The fact that Democrats are twice as likely as Republicans to expect economic recovery indicates faith that President Obama's plans will succeed. Many Republicans doubt that Obama's programs will help the economy.
Among Barack Obama's supporters, 63.88% support Obama's trillion dollar bailout. Only 5.65% of Obama opponents support the bailout. (The survey attempted to distinguish Obama's own program from President Bush's earlier bailout last Fall.) However, concerns about losing their job are equal regardless of political beliefs.
Among those with a favorable opinion of President Obama, 54.53% were "optimistic about the economy" compared with only 18.07% of those unfavorable to Obama. However, those worried about America's economy would probably be less satisfied with the President in any event. An unfavorable opinion of Obama may simply reflect economic worry. Yet the clear difference between Democrats and Republicans shows that supporters of the President believe his strategy for the economy will succeed.

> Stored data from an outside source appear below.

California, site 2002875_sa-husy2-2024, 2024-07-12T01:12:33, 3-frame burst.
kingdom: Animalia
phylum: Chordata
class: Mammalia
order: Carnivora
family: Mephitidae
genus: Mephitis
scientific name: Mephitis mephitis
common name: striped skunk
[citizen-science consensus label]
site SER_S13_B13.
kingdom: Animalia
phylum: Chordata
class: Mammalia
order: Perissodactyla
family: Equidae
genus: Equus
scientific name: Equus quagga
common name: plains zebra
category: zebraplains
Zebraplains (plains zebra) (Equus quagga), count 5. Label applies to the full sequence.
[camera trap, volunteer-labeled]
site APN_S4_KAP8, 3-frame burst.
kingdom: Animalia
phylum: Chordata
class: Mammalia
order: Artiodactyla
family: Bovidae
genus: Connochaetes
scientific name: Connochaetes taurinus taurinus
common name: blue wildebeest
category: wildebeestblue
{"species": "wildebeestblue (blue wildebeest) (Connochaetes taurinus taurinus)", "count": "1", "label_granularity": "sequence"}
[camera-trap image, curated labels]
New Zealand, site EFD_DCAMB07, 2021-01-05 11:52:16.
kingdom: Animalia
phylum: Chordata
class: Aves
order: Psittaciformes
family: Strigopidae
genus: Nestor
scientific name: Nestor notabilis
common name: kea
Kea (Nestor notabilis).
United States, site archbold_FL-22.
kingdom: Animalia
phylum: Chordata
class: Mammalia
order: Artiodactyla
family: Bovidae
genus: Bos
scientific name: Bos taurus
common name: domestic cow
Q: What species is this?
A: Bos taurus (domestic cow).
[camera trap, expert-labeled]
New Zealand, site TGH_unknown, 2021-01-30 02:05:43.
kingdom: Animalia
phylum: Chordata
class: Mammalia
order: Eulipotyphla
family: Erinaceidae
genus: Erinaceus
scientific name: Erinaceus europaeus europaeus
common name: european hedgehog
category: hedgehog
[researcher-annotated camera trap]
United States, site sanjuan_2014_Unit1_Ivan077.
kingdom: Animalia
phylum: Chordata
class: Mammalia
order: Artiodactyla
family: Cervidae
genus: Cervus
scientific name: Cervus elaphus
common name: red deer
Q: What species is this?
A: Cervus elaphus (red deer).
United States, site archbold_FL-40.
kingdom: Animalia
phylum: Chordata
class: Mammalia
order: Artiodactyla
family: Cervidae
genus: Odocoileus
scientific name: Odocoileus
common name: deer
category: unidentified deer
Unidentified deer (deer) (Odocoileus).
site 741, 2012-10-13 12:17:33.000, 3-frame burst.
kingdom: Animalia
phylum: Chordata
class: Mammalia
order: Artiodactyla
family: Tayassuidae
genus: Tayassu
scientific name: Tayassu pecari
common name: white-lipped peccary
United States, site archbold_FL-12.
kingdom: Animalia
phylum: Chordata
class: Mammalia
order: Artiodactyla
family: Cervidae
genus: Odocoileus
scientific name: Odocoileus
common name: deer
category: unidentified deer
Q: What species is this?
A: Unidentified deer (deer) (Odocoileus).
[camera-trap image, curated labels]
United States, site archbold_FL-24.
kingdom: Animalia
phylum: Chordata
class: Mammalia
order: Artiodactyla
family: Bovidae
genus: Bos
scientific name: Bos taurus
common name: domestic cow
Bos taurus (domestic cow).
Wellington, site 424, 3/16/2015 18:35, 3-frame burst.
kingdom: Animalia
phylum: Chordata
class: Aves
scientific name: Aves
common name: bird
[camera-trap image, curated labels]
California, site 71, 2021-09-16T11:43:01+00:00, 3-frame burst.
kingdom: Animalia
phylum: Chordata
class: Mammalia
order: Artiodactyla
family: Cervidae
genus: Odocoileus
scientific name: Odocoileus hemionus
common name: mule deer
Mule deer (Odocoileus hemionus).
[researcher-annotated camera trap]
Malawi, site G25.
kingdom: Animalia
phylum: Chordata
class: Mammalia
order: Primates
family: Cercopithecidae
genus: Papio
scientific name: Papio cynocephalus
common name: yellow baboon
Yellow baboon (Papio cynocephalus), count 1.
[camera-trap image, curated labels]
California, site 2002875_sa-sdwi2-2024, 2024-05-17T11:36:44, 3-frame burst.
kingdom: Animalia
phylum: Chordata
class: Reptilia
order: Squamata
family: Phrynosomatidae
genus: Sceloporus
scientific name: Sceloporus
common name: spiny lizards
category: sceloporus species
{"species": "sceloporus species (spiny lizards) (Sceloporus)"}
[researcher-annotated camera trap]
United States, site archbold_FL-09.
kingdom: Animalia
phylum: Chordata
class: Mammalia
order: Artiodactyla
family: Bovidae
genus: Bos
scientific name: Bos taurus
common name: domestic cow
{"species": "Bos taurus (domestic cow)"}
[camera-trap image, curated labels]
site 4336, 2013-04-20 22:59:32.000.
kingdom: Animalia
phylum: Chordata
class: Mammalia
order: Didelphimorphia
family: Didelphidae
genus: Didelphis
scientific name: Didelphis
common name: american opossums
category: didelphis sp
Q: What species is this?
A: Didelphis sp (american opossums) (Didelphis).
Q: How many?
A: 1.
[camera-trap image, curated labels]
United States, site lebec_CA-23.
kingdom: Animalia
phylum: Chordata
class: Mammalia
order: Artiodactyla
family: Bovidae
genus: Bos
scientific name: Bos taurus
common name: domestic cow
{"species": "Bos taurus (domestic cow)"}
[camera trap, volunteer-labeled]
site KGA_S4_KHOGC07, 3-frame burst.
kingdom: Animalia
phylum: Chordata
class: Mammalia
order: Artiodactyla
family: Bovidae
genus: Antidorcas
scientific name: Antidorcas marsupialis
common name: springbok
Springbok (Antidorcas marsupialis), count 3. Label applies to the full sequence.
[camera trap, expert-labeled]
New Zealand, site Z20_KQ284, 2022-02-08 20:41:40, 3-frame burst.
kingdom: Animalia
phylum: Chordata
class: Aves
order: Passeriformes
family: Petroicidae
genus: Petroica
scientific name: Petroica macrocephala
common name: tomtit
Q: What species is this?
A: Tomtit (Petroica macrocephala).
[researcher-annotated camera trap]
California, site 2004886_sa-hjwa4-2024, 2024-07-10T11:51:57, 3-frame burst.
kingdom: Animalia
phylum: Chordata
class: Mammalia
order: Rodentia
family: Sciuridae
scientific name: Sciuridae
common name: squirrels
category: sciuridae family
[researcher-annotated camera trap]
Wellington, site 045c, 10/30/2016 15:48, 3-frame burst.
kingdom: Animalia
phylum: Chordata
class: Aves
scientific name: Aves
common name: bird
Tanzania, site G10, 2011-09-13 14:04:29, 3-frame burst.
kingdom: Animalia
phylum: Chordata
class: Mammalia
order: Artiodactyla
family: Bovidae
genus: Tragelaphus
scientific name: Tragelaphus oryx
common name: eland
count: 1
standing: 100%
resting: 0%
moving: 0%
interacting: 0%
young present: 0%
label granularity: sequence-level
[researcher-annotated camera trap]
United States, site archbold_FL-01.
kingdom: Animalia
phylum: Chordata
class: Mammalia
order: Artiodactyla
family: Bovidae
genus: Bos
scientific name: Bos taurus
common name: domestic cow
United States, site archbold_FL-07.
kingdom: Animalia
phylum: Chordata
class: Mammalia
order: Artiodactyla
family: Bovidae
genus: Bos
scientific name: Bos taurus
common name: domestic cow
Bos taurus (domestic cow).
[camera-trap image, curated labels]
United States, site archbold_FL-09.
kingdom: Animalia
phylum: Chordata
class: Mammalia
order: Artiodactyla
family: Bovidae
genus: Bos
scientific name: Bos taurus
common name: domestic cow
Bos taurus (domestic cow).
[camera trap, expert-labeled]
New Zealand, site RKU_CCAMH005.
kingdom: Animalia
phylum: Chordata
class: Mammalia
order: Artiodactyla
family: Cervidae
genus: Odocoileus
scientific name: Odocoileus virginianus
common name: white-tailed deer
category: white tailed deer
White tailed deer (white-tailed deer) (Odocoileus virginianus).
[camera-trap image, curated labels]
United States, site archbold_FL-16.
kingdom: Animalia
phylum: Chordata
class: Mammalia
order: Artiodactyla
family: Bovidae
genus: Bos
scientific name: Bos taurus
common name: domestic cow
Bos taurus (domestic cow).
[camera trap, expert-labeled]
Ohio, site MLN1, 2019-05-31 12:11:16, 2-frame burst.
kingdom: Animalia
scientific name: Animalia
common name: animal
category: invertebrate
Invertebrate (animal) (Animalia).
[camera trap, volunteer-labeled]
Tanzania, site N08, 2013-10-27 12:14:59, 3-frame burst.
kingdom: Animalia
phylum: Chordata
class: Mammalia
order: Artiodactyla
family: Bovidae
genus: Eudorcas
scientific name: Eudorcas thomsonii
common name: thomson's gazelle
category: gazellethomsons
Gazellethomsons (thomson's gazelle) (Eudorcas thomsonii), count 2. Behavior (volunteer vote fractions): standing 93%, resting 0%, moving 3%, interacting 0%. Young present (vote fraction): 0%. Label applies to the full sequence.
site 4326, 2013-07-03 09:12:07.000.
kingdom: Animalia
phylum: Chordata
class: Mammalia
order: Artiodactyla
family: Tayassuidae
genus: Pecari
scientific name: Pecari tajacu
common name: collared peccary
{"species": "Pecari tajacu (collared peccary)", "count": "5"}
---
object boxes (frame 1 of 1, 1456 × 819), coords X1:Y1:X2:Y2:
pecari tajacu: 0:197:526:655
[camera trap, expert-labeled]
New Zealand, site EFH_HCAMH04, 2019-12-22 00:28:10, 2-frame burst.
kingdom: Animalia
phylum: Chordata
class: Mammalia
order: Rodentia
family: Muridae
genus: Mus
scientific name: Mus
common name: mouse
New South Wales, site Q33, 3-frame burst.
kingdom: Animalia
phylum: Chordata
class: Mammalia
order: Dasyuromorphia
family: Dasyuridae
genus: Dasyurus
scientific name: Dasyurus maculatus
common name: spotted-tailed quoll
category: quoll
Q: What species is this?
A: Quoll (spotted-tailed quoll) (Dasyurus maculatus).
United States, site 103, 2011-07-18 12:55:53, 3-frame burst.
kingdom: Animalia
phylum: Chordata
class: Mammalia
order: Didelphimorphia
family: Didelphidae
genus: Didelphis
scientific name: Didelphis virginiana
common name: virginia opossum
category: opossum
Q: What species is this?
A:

On other topics, the so-called "Fairness Doctrine" was a loser across the board, with only 34.34% of Obama supporters and 15.41% of Obama opponents agreeing. The "Fairness Doctrine" would require balanced content in radio and TV broadcasts, which conservatives say would indirectly destroy conservative talk radio by requiring content listeners don't want, already available in the mainstream media. Furthermore, 80.22% of those with an unfavorable opinion of Barack Obama support US efforts in Iraq, compared with 38.06% among Obama supporters. Among Obama opponents, 92.5% identified themselves as "anti-tax" while 78.5% of Obama supporters agreed. Traditional marriage won the support of 88.51% of Obama opponents and 50.50% of even Obama supporters.
Males and females showed no differences in their expections, once party affiliation was set aside. The survey of 50,000 households across the U.S. mainland was conducted on March 9, 2009, by ccAdvertising based in Herndon, Virginia, and released March 20, 2009. The households were randomly selected from a database of 120 million records balanced by regional population density, with a 70% completion rate.